Maybe it's because I've been watching way too many episodes of Grey's Anatomy lately. (Seriously, the show hits on way too many triggers for me--family issues, pancreatic cancer, dead mother, organ donation, people going nuts in the hospital. Seriously. Seriously!)
Or maybe it's a delayed reaction to all of the heart openers we did in class this morning.
Or maybe it's because I've spent a lot of time this week going through old belongings--sorting them, donating them, throwing them away.
Or maybe it's just because it's December--the month of my grandfather's birthday, my grandmother's death, family celebrations... and now we're in the post-holiday let down.
Whatever it is, I'm just a little blue today.
2011 has been a great year in a lot of ways. I focused on myself and on my fitness. (I promise, I'll write a real post about those accomplishments.) I've started working towards finding more balance in my life--although that's still a work in progress. But It's a start. My yoga practice has progressed leaps and bounds--starting with a series of workshops in January/February, then an amazing week where I took 22 yoga classes in Venice, and I made the somewhat spontaneous decision to start yoga teacher training which I finished a few weeks ago.

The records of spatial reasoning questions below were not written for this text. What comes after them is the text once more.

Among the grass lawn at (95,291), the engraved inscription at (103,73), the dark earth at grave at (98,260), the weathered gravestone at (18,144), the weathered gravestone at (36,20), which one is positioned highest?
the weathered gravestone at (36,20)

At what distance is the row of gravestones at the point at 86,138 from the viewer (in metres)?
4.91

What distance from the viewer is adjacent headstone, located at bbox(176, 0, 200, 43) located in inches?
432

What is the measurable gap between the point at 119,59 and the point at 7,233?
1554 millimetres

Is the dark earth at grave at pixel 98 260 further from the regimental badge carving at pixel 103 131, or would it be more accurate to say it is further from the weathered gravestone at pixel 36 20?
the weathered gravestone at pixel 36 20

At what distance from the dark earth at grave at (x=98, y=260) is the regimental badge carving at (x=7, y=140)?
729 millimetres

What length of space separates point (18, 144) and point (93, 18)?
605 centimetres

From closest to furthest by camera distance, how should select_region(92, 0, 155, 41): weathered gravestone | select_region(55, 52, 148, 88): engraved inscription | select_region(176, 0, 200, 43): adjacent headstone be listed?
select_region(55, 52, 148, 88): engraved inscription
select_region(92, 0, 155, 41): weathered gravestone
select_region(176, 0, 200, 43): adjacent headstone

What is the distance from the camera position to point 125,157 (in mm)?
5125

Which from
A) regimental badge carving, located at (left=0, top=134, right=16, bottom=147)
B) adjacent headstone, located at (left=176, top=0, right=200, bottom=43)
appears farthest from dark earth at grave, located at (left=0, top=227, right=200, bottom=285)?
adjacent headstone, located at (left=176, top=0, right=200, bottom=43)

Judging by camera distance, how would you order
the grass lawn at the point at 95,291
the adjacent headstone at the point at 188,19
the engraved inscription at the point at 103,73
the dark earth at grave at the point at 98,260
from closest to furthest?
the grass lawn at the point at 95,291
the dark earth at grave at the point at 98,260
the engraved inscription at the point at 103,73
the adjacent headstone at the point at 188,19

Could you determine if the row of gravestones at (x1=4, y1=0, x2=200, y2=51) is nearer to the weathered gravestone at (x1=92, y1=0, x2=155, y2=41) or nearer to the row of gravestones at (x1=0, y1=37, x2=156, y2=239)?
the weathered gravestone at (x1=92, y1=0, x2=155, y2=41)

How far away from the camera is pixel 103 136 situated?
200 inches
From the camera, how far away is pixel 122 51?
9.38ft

While this has been a year that I've grown as a person, it's also been a year when I've realized that I've grown apart from people. I've spoken with one member of my own family on one occasion this year. Many of my college friends have had their first (or second, or fourth) children--and we just relate to different things at this point. Other friends have just drifted for no good reason at all.
So, I'm letting myself have a little moment. I'll be better tomorrow.
And in the meantime, I'll keep reminding myself: I love my life and I have nothing to complain about. Even if I'm a little blue today.